> Explore the material:
1 – In the article about the Lund University cat-communication project, what nickname does the project go by?
2 – Continue the article about the Lund University research on how cats speak to their humans, picking up after its last paragraph.

> Extracted text:
■ ■ ■ ■
There’s a mystery in The Aristocats — that classic 1970 Disney movie about felines falling in love, dodging murder, and prowling around Paris — that no one has been able to satisfyingly explain: Why, when all of the cats are French, do they have such a wide variety of accents? Family matriarch Duchess is vaguely French, I guess, but O’Malley the alley cat is American, and I don’t even know what the kittens are — British, maybe.
The simplest explanation, if we’re going to seriously engage with the linguistics of a kids’ movie about anthropomorphic cats, is that they have different accents for the same reason humans do: They’re all from different places. Previous research has found that whales, cows, and macaques all have their own regional dialects, after all; maybe cats do, too.
Anyway, that’s one of the hypotheses of a new research project out of Lund University in Sweden, spearheaded by a team of linguists and supported by a group of consultants that includes animal behaviorists, a zoologist, and a veterinarian. Officially named “Melody in Human-Cat Communication,” the project — delightfully nicknamed “Meowsic” — is investigating the nuances of how cats speak to their humans.
In late 2015, the team received a grant to start its first wave of research (and, oh my God, please look at the cakes they made to celebrate). Their initial focus will be on prosody, the patterns of pitch and inflection that add another layer of meaning to spoken words. If you hear a muffled conversation in the next room, for instance, you may not be able to make out the words, but prosody can help you figure out if it’s a happy exchange or a fight. Similarly, they believe that there may be measurable, universal differences in the tones cats use to communicate pleasure or annoyance, and plan to record and analyze them to find out.
■ ■ ■ ■
> Data listing:

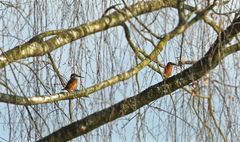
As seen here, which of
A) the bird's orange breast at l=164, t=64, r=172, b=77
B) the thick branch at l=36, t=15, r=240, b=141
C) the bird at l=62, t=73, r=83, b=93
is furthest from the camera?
the bird's orange breast at l=164, t=64, r=172, b=77

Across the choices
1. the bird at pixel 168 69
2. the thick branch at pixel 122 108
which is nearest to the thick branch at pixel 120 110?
the thick branch at pixel 122 108

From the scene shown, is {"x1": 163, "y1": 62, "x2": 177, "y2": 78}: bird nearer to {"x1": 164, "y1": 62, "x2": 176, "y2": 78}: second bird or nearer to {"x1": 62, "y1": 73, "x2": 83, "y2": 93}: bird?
{"x1": 164, "y1": 62, "x2": 176, "y2": 78}: second bird

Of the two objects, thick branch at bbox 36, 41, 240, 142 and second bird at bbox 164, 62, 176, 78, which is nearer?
thick branch at bbox 36, 41, 240, 142

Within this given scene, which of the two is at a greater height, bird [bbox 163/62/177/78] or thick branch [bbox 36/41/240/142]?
bird [bbox 163/62/177/78]

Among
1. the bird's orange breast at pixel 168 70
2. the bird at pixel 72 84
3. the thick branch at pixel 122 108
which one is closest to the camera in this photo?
the thick branch at pixel 122 108

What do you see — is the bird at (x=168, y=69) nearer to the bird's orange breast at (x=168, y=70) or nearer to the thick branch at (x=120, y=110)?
the bird's orange breast at (x=168, y=70)

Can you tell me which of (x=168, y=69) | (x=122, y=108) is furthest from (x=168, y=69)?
(x=122, y=108)

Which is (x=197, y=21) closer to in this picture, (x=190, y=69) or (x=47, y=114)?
(x=190, y=69)

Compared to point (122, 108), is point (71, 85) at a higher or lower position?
higher

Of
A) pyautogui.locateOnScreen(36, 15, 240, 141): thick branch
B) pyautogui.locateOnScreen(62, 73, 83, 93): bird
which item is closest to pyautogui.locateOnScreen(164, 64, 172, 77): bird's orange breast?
pyautogui.locateOnScreen(36, 15, 240, 141): thick branch

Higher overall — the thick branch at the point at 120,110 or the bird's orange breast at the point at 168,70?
the bird's orange breast at the point at 168,70

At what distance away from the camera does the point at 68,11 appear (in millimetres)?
3160

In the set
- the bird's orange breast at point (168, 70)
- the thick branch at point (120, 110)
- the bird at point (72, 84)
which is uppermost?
the bird's orange breast at point (168, 70)

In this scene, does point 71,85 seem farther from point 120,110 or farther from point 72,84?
point 120,110
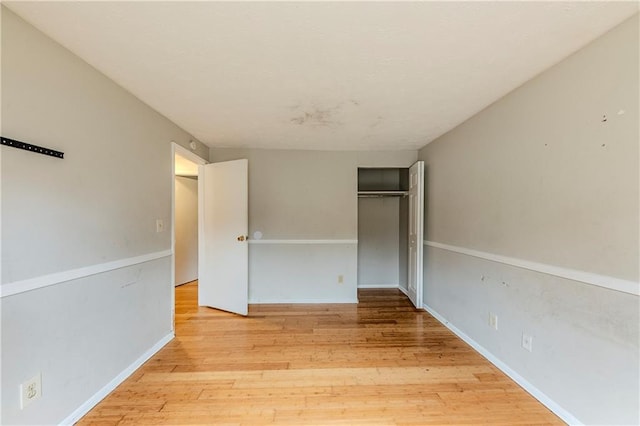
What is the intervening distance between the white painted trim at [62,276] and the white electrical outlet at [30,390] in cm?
47

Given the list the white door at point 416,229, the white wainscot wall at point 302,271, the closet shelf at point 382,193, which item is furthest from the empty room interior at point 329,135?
the closet shelf at point 382,193

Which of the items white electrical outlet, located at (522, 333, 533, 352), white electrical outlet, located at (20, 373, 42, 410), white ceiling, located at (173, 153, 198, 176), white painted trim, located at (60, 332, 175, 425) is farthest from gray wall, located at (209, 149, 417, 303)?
white electrical outlet, located at (20, 373, 42, 410)

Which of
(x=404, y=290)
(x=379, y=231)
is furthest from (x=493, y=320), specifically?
(x=379, y=231)

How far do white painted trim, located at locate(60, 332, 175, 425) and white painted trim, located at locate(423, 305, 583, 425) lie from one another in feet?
9.48

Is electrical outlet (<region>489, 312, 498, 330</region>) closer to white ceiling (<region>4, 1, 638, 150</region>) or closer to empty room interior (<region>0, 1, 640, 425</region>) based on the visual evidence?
empty room interior (<region>0, 1, 640, 425</region>)

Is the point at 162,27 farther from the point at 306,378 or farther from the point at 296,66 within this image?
the point at 306,378

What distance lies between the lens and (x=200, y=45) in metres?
1.53

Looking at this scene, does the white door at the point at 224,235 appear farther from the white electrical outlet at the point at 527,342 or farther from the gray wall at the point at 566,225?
the white electrical outlet at the point at 527,342

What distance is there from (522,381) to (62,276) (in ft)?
9.99

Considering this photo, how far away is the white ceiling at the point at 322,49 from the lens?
1290 millimetres

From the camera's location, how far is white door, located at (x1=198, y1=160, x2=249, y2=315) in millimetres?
3461

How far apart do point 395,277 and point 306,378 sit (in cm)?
309

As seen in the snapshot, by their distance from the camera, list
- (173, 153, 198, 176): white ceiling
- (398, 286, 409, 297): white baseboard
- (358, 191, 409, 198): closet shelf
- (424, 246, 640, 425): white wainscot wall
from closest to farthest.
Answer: (424, 246, 640, 425): white wainscot wall → (173, 153, 198, 176): white ceiling → (398, 286, 409, 297): white baseboard → (358, 191, 409, 198): closet shelf

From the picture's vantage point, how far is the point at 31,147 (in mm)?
1386
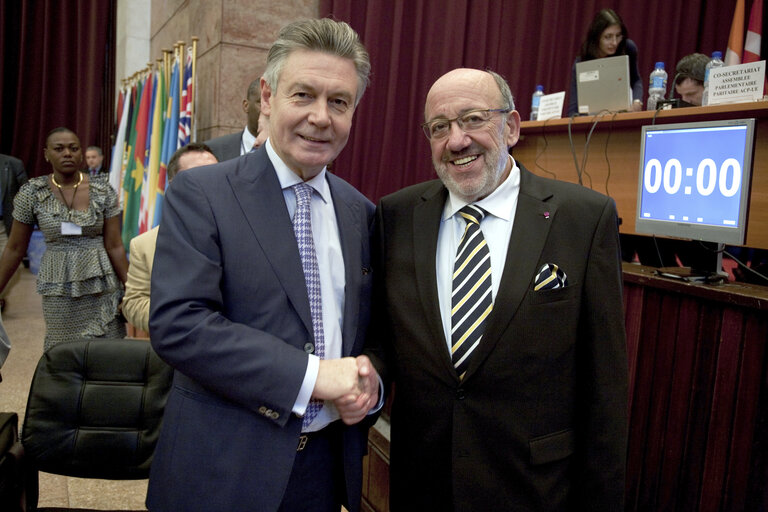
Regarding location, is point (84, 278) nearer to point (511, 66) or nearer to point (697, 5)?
point (511, 66)

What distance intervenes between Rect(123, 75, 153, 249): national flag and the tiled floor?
45.3 inches

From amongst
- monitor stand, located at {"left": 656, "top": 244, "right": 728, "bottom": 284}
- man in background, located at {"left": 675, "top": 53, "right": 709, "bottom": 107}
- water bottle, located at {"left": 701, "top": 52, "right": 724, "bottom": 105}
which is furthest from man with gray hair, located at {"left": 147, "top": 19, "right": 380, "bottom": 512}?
man in background, located at {"left": 675, "top": 53, "right": 709, "bottom": 107}

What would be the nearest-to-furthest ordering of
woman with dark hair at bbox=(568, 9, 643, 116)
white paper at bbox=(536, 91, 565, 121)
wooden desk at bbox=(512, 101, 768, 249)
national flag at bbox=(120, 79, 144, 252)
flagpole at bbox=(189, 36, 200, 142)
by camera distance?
wooden desk at bbox=(512, 101, 768, 249) → white paper at bbox=(536, 91, 565, 121) → woman with dark hair at bbox=(568, 9, 643, 116) → flagpole at bbox=(189, 36, 200, 142) → national flag at bbox=(120, 79, 144, 252)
■ ■ ■ ■
> Results:
1 – "Meowsic."

2 –
Meowsic researcher Robert Eklund, a linguistics professor at Linköping University, says that knowing the meanings of these tones can prove beneficial for cats and humans alike. “If you know how to interpret the vocalizations, you can read the mental states of the animals,” he says. “How can this kind of information help us actually treat the animals better, to read their intentions and understand what they are trying to say?” And understanding their intentions, in turn, may help us better adapt cats to our needs — for instance, helping them become more effective therapy animals. (Past research has shown that owning a cat can positively affect blood pressure and stress, and they’ve also been used to ease symptoms of depression and anxiety.)
And, of course, Eklund and his colleagues also plan to investigate whether a given cat sound differs from place to place. Informally, he says, his research partner Susanne Schötz has already been collecting anecdotal evidence for accents when she presents on their project at conferences: “People approach her and say, ‘Oh, my cat doesn’t say that, it goes like this,” he says, making two meowing noises. (And they were discernibly different — throughout our conversation, Eklund used a pretty wide range of meows to illustrate his points.)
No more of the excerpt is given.